According to OCHA, more than 27,000 people have fled the areas with heightened tension, to seek refuge mostly with host families and in displacement sites.
“Urgent access to the displaced population is needed, so I call on all parties to respect international humanitarian law… Displaced people are reported to be in a state of shock and extreme fear. Many have been displaced repeatedly. Central to the work of any aid agency is that their national and international staff members are free to move, unimpeded, to reach civilians in need,” Mr. Agbénonci stated.
The UN High Commissioner for Refugees (UNHCR) said fighting and the numerous roadblocks have made an already difficult humanitarian situation worse, impeding the ability of the agency and its partners to gain access to thousands of internally displaced people and assess needs.

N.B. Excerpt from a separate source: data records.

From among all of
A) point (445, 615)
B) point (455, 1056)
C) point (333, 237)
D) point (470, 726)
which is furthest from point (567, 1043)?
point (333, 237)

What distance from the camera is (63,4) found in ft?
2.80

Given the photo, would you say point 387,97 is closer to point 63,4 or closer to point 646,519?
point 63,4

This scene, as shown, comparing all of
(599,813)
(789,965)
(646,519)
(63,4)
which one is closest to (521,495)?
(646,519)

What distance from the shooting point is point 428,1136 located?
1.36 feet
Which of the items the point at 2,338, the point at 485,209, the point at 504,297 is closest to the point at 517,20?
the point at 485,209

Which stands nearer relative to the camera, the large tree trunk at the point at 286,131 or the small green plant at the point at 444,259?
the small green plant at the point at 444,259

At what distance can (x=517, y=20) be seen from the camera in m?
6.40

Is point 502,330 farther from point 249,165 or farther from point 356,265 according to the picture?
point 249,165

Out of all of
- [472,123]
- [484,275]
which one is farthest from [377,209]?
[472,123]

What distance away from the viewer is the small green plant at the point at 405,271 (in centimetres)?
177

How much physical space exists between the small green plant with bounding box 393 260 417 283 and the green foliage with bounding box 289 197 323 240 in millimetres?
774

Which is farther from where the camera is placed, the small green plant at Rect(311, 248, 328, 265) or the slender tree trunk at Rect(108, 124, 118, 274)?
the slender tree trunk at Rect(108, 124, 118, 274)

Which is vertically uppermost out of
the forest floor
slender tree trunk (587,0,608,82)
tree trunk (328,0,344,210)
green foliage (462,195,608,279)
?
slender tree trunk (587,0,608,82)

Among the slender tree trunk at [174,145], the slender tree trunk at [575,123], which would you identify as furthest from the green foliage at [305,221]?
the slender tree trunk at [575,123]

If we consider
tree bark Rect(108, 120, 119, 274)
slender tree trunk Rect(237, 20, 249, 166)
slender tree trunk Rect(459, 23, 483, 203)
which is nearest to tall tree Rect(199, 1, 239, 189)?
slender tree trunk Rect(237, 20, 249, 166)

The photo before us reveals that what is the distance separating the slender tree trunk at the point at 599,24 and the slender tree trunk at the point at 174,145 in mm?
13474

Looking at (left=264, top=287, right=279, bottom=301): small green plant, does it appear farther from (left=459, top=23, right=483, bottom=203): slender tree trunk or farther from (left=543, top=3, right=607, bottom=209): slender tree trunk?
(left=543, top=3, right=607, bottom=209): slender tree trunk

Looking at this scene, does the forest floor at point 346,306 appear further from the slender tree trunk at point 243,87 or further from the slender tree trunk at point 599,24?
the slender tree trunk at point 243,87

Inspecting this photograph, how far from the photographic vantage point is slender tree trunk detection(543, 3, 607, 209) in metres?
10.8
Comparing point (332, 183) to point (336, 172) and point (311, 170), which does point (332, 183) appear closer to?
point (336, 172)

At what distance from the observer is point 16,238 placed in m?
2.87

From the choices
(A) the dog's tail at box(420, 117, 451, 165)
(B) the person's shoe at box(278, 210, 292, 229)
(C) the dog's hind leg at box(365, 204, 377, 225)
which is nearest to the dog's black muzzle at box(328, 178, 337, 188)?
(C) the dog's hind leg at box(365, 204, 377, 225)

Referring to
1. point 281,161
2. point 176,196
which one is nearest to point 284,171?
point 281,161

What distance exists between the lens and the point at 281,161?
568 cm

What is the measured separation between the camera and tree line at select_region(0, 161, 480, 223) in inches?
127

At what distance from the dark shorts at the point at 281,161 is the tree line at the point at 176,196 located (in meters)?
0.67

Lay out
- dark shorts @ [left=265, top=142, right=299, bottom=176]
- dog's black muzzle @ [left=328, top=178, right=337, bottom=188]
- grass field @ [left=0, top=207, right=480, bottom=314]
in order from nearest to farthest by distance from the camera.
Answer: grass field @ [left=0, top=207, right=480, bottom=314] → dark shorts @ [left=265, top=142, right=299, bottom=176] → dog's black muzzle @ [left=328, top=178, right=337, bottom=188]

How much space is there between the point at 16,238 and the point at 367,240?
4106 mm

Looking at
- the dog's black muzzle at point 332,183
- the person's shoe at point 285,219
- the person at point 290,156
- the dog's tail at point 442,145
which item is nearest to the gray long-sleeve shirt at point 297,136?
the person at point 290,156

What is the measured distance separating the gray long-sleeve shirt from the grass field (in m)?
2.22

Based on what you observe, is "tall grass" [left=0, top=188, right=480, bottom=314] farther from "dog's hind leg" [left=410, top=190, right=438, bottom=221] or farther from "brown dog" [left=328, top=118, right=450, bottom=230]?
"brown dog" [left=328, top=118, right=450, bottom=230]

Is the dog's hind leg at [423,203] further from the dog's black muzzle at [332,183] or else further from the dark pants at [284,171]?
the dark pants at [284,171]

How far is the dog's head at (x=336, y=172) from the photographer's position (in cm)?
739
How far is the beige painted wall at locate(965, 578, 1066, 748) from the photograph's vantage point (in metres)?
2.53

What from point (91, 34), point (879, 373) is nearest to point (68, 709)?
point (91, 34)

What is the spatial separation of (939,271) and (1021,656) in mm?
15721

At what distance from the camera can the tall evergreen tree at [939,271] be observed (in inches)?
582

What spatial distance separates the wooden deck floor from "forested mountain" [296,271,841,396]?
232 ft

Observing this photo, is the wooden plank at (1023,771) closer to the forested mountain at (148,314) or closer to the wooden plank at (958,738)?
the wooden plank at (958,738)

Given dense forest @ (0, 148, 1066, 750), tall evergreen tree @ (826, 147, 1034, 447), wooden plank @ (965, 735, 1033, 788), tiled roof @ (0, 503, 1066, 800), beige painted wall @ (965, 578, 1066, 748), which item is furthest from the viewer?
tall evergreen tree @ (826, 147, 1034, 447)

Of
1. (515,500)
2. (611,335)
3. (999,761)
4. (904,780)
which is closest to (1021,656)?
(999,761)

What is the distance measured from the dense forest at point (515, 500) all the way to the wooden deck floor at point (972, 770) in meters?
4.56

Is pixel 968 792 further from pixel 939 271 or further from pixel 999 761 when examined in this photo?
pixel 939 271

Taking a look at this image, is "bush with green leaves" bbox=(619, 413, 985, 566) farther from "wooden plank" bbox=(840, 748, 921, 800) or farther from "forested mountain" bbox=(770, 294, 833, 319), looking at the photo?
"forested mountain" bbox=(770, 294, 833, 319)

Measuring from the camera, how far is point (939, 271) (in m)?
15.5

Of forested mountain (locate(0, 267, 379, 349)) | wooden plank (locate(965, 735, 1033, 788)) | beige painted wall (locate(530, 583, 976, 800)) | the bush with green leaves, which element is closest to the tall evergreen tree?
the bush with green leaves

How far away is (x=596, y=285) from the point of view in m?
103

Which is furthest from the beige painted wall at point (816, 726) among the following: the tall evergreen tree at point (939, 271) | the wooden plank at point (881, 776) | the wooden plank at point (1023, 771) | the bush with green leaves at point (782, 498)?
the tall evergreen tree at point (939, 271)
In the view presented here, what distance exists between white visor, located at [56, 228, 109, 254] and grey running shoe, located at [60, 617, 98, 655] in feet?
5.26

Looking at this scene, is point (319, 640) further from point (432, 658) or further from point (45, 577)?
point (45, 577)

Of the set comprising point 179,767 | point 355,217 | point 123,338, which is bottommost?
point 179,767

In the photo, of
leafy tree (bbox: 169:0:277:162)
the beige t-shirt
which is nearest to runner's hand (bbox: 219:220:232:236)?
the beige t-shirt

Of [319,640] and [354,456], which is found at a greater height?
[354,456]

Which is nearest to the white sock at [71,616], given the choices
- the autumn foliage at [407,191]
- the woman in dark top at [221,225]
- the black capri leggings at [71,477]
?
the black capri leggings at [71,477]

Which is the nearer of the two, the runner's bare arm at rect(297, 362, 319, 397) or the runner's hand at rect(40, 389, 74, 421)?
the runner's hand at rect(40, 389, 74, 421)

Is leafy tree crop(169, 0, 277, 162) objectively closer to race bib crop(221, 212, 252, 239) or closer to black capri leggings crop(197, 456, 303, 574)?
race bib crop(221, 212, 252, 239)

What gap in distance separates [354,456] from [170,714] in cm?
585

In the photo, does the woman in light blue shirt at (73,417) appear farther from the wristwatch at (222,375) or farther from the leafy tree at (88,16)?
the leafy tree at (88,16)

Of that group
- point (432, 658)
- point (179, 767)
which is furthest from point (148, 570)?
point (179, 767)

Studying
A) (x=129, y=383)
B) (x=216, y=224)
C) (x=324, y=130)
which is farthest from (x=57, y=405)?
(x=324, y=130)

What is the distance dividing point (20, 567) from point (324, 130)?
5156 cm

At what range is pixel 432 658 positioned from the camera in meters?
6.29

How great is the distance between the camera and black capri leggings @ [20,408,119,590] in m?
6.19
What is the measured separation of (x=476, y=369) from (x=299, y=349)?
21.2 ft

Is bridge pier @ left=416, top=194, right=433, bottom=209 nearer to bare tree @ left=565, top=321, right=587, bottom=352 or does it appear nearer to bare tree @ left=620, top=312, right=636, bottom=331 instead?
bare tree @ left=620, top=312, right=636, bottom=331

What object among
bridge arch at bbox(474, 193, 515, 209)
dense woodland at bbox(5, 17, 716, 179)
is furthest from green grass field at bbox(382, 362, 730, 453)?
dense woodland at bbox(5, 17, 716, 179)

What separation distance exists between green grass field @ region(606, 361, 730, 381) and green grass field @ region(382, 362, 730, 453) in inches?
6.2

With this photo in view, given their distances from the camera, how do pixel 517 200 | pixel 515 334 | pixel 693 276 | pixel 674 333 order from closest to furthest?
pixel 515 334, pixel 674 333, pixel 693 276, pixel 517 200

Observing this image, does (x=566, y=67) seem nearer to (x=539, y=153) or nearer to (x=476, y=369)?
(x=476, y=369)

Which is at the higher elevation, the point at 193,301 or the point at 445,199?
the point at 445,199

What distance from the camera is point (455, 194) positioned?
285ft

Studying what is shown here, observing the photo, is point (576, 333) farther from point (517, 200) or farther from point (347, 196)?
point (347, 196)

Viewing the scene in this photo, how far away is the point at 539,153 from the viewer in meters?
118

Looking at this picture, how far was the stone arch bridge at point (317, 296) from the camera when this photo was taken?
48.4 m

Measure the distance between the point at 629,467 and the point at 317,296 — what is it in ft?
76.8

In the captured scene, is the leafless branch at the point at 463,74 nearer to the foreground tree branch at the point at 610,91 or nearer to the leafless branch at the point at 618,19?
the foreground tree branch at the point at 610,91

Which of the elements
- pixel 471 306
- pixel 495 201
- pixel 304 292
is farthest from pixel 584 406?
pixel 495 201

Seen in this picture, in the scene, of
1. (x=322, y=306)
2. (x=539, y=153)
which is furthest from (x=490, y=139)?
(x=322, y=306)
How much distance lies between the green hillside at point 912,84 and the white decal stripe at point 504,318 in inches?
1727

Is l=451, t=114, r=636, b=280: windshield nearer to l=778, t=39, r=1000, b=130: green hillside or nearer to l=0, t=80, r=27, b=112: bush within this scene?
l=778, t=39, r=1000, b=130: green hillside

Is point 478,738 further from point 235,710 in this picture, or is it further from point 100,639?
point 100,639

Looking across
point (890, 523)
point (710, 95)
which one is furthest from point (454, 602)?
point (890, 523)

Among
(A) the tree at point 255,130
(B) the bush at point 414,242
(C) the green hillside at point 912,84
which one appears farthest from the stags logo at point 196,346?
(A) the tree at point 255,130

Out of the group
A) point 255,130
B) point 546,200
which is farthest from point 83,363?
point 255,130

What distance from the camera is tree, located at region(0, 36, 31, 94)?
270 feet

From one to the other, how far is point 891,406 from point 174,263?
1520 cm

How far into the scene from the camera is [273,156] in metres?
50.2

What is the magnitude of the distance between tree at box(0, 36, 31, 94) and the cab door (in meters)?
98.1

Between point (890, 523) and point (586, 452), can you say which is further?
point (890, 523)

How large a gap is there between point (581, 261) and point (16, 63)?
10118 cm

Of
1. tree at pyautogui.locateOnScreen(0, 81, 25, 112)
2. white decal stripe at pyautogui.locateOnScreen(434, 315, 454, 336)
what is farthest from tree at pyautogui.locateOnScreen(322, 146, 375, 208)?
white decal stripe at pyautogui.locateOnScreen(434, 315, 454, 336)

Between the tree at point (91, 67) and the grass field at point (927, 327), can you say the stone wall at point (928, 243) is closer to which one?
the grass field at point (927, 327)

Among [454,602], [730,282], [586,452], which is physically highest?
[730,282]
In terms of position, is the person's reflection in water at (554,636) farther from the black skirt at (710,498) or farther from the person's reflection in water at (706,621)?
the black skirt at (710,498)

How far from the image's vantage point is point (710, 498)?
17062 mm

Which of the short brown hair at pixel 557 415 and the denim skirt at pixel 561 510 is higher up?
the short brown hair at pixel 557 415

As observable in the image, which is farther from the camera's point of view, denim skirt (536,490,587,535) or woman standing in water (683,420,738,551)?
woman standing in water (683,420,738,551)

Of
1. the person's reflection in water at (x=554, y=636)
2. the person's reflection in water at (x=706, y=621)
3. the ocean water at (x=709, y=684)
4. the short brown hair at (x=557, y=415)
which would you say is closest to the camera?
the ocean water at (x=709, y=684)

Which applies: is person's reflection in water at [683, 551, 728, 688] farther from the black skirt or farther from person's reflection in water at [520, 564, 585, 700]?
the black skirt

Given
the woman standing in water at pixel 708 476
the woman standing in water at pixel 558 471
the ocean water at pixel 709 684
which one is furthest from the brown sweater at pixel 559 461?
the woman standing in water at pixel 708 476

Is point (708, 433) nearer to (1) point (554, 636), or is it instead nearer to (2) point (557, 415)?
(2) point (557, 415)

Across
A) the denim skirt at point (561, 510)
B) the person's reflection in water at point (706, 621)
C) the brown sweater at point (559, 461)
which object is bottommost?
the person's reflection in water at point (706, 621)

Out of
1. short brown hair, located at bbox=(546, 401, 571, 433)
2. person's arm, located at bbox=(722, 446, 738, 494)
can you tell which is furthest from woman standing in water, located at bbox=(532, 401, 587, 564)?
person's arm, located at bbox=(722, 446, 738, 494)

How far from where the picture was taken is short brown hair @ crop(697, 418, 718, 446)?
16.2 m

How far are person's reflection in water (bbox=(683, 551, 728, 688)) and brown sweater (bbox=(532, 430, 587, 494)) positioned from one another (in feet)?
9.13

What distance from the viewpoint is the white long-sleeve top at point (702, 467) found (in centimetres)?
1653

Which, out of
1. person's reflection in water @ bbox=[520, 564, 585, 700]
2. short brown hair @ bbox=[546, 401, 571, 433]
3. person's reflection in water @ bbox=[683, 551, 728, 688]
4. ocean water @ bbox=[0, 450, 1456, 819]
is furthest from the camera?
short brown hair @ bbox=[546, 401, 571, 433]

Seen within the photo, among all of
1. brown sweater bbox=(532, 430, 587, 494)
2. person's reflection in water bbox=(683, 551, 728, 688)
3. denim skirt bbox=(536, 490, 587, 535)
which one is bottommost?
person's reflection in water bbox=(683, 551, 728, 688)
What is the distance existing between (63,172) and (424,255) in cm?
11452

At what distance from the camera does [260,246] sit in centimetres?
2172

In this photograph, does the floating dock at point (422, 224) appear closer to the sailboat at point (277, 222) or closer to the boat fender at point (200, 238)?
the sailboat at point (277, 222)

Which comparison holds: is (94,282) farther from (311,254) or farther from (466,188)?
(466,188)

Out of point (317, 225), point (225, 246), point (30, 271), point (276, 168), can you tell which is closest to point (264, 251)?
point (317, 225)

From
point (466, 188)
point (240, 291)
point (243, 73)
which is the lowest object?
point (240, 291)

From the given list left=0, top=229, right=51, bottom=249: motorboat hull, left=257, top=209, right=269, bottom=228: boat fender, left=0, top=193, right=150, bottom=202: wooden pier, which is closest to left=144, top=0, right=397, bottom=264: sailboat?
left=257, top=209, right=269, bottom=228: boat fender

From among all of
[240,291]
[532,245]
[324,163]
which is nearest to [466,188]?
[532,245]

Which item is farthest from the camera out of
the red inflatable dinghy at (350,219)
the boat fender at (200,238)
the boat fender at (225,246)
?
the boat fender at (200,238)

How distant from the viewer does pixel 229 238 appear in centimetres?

“All sides should urgently allow humanitarian organizations access to areas hosting the newly displaced,” said UNHCR spokesperson Leo Dobbs.
Yesterday, both Secretary-General Ban Ki-moon and the Security Council called for an immediate end to the sudden eruption of violence in CAR and urged the country’s leaders and partners in the sub-region to work closely with the UN to prevent the violence from derailing the political process.
A high-level meeting on CAR is expected to take place on Thursday in New York on the side lines of the Assembly’s annual general debate.